Treasury Secretary nominee Janet Yellen has suggested that lawmakers should “curtail” the use of cryptocurrencies such as bitcoin, expressing concerns that they are “mainly” used for illicit purposes, Business Insider reported.
The official’s comments point to the fact that the Joe Biden administration will likely not promote cryptocurrencies, but zero in on tough regulation of them instead. Watchdogs from around the world, from the European Central Bank to national regulators, have in recent time raised questions about the trustworthiness of cryptocurrencies like bitcoin.
When Senator Maggie Hassan asked Yellen, until recently the chair of the Federal Reserve, during her confirmation hearing about the hazards underlying the use of digital coins, namely being used by terrorists, the projected Treasury head explained:
"You're absolutely right that the technologies to accomplish this change over time, and we need to make sure that our methods for dealing with these matters, with terrorist financing, change along with changing technology”.
She referred to cryptocurrencies as a “particular concern”, saying she believes an array of them are used in the shadow economy, at least “in a transaction sense”, and stressing the need “to make sure that money laundering doesn’t occur through those channels”.
Yellen thereby shared the stance of ECB President Christine Lagarde, who said last week that bitcoin had been used for some "totally reprehensible money laundering activity".
Digital money has long been in regulators’ crosshairs as it remains mostly uncontrolled and hardly traceable, making it particularly appealing to fraudsters.

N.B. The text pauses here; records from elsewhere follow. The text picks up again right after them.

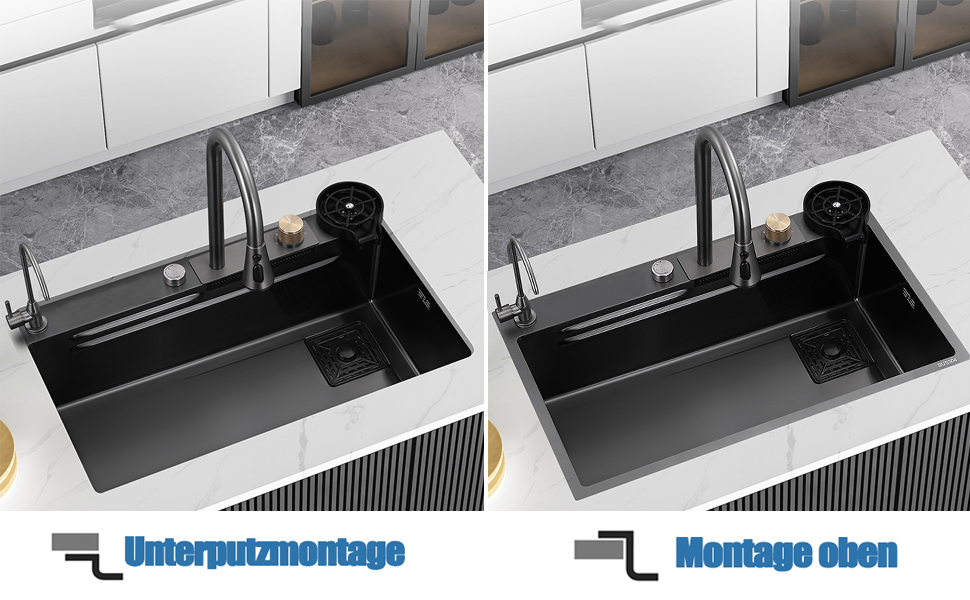 Lavello della cucina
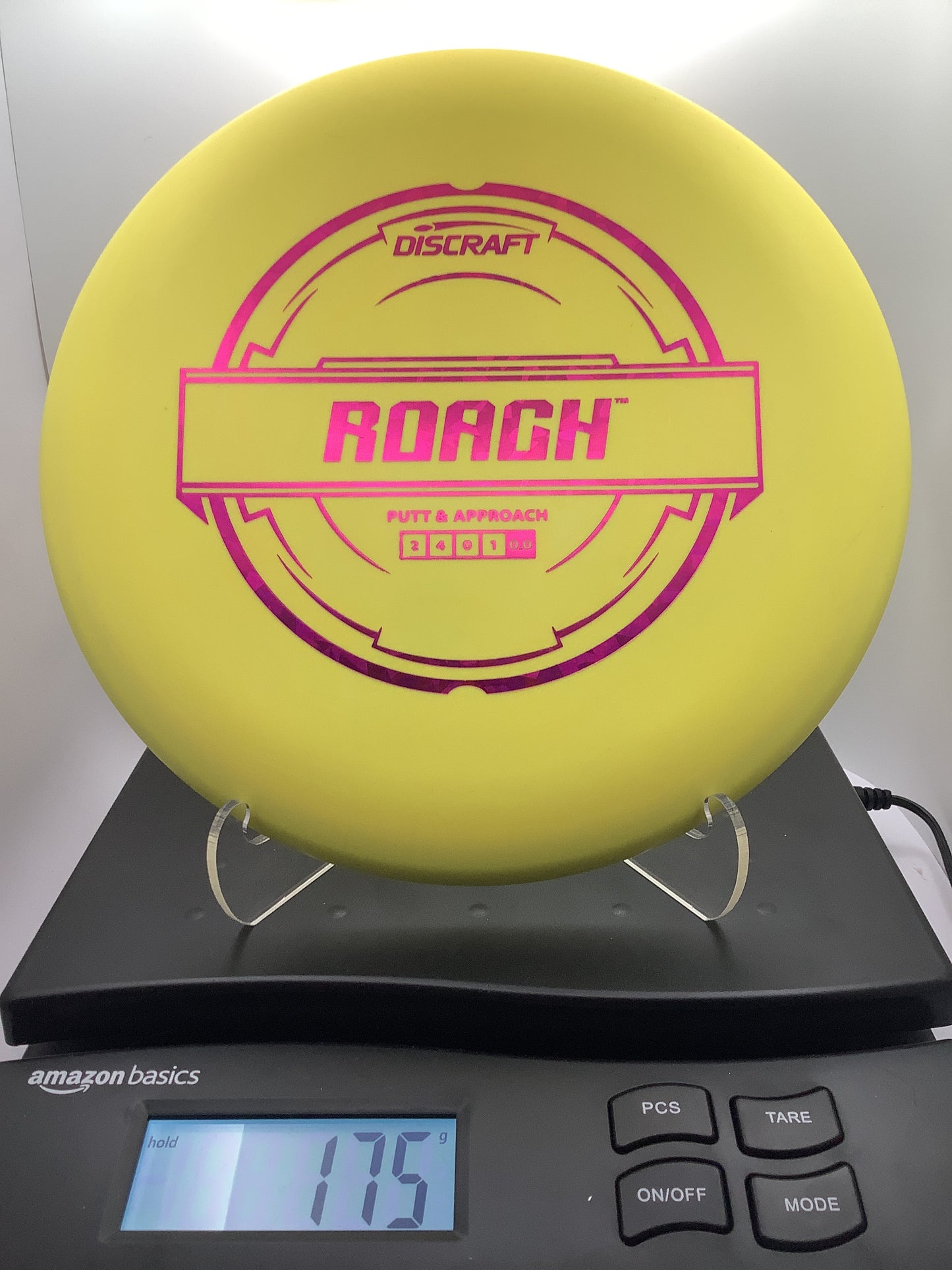 Discraft P Line Roach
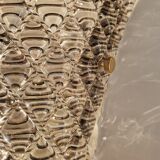 Pair of Murano glass wall lights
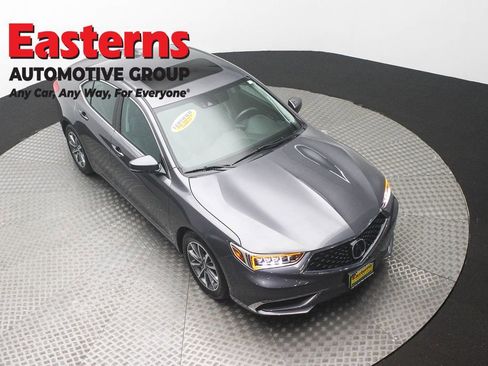 Used 2020 Acura TLX w/ Technology Package image 3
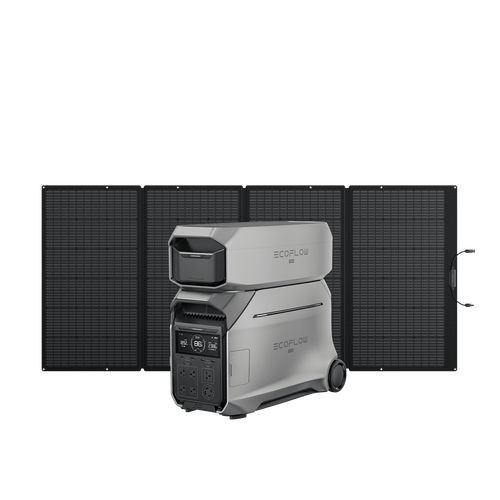 EcoFlow DELTA Pro 3 Portable Power Station (UL9540 Certificated)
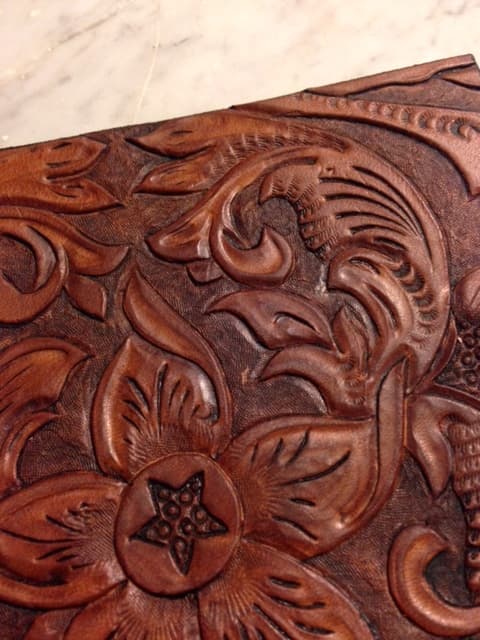 Leather Tooling Techniques, image 1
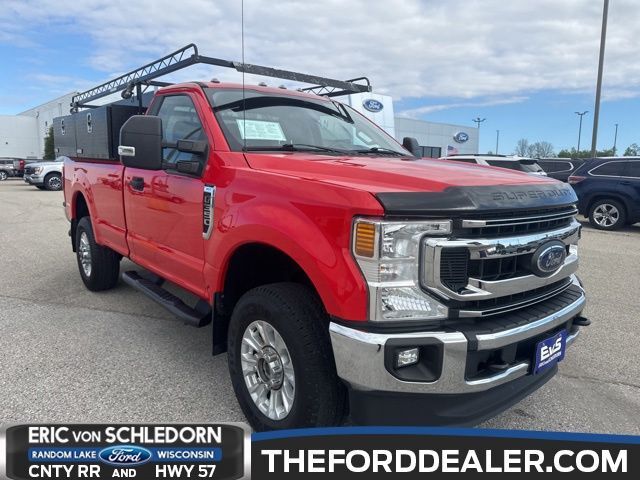 2021 Ford F-350SD XLT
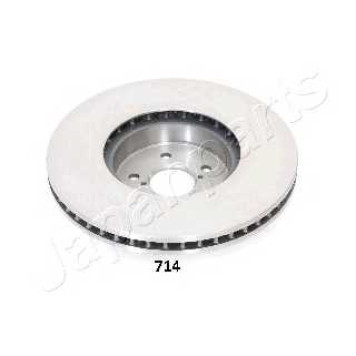 Тормозной диск JAPANPARTS DI-714-1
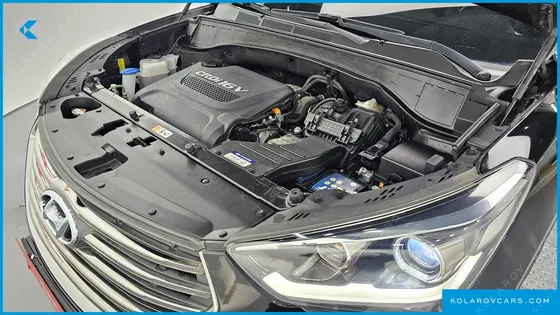 HYUNDAI MAXCRUISE DIESEL 2.2 2WD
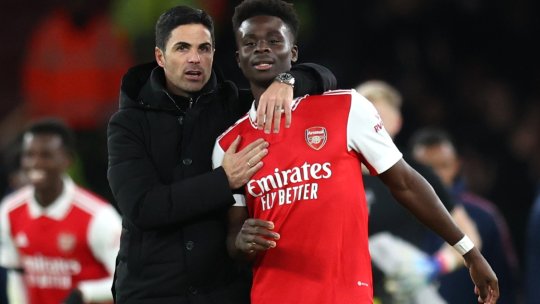 Arsenal a identificat ”punctul slab” al lui PSG. Ținta tunarilor: ”coșmarul” Angliei de la EURO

Bitcoin bulls have meanwhile been rejoicing about the recent record jump - by roughly 340 percent - in the cryptocurrency's price. It notably breached the $40,000 mark to peak at $40,324.01 on 7 January.
The surge in the rates of the flagship digital currency started with the first flare-ups of the novel coronavirus. Retail investors, and increasingly financial institutions, started to demonstrate trust in it as a safeguard against galloping inflation amid the coronavirus-related economic fallout.